• Tarea a realizar:
Di si cada afirmación coincide con la crónica de viaje en tren que aparece más abajo. Responde sí o no y cita textualmente las palabras de la crónica que lo deciden.
(a) El autor viajó en tren por primera vez durante su primera visita a China, en 2010.
(b) El viaje a Chengdu salió de Beijing por la mañana.
(c) El autor consiguió un asiento para el trayecto de 28 horas.

+++ Extracto del documento

En China, viajar en tren puede ser un martirio, sobre todo cuando se viaja en una "chiva en riel". Santiago Tobón comparte una divertida crónica de un paseo de 28 horas que realizó entre Beijing y Chengdu, y nos recuerda por qué estamos verdaderamente aquí.
Como colombiano, descubrí lo que era viajar en tren la primera vez que visité China en el año 2010. Son muy pocos los países latinoamericanos que cuentan con redes de trenes útiles, trenes que puedan interconectar las grandes urbes de los países o que puedan atravesar fronteras. Incluso, son casi inexistentes los trenes de alta velocidad que, hoy por hoy, son la gran herramienta de China para transportar a todo su pueblo.
Existen trenes de todo tipo. Trenes en donde se exhibe el lujo, la comodidad, la limpieza, y en donde el espacio personal se mantiene personal. También existen trenes de menor exuberancia pero con gran comodidad, trenes que usualmente no son de alta velocidad pero que cumplen con rutas nocturnas. Y, por último, están los gallineros o la “chiva en riel”, donde no existen tales cosas como el espacio personal, la privacidad, la higiene, el egoísmo o cualquier otro problema que lo pueda aquejar a uno. En esos trenes nada es de uno y el problema común no importa.
En 2012, decidí hacer un viaje hasta Chengdu en una “chiva en riel”. Cometí el grandísimo error de no comprar el boleto con suficiente anterioridad y, cuando lo conseguí, ya no había asientos disponibles. Estuve obligado a tomar un tren de 28 horas sin puesto fijo. Sí, en China venden boletos sin puesto asignado. Toca viajar parado.
La aventura, que en realidad fue más un viacrucis, empezó en Beijing a las 4:30 p.m. del 1 de octubre. Aún era estudiante y me sentía vigoroso, invencible, dueño del mundo. 28 horas no parecían tantas. ¿Qué tan malo podía ser un día de viaje? Había hecho viajes más largos en avión desde Colombia hasta China, y creía que ya estaba acostumbrado. Pero no.
Debo decir que en la estación de trenes había al menos unas 2.000 personas esperando en la misma sala la salida de sus trenes. Eran tantos los viajeros que los abarrotados baños no daban abasto. Los chinos, ni cortos ni perezosos, hicieron un improvisado orinal al lado de uno de los restaurante dentro de la estación en donde había un desagüe. “Asqueroso pero innovador”, pensé. Creí que eso era lo peor. Pero no.
La fumadera de los chinos ya no me impresionaba. Sus costumbres ya las había aceptado y me había adaptado bastante bien, al punto que escupir, eructar, echarme pedos o sorber mocos ya no me molestaba. “Los olores y el pudor hay que dejarlos en Colombia”, me dije con convicción en repetidas ocasiones. “Aquí toca guerrearla y ser valiente”.

++++++
+++ Datos proporcionados

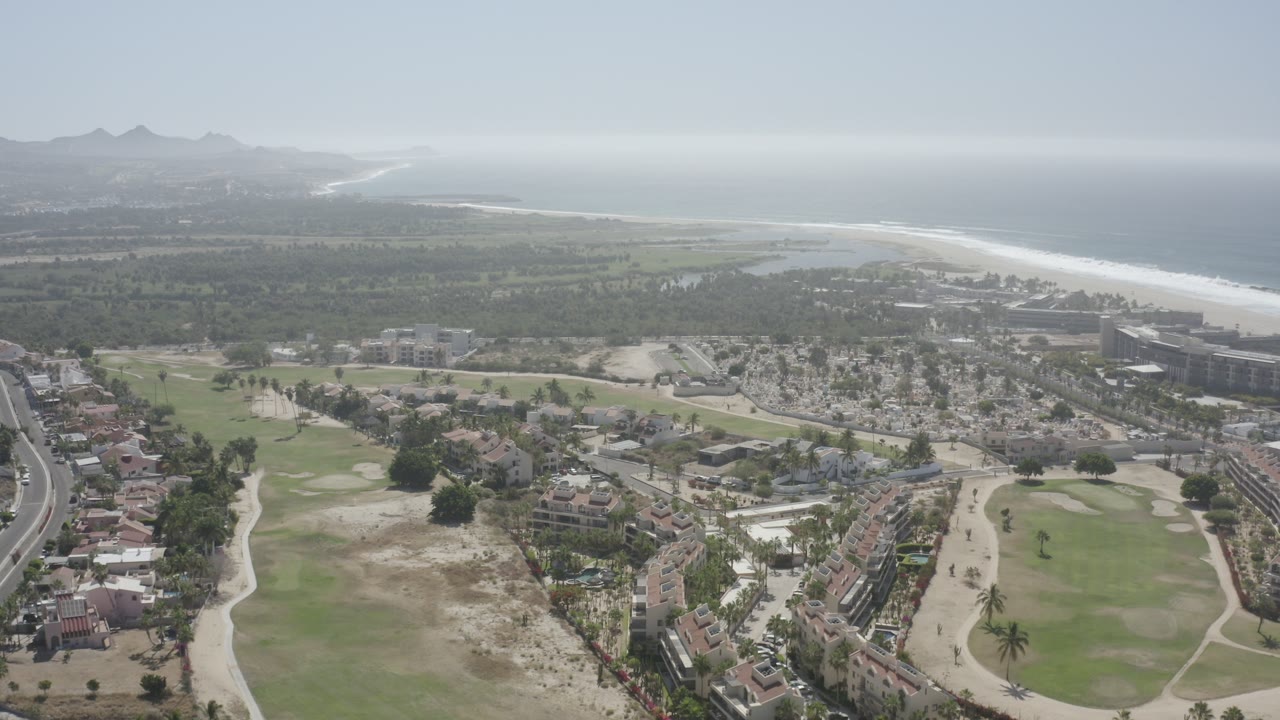 Aerial view of golf course, coastal buildings, beach, sea, and distant hills.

++++++

• Solución del problema:
(a) Sí: "descubrí lo que era viajar en tren la primera vez que visité China en el año 2010".
(b) No: "empezó en Beijing a las 4:30 p.m. del 1 de octubre".
(c) No: "Estuve obligado a tomar un tren de 28 horas sin puesto fijo".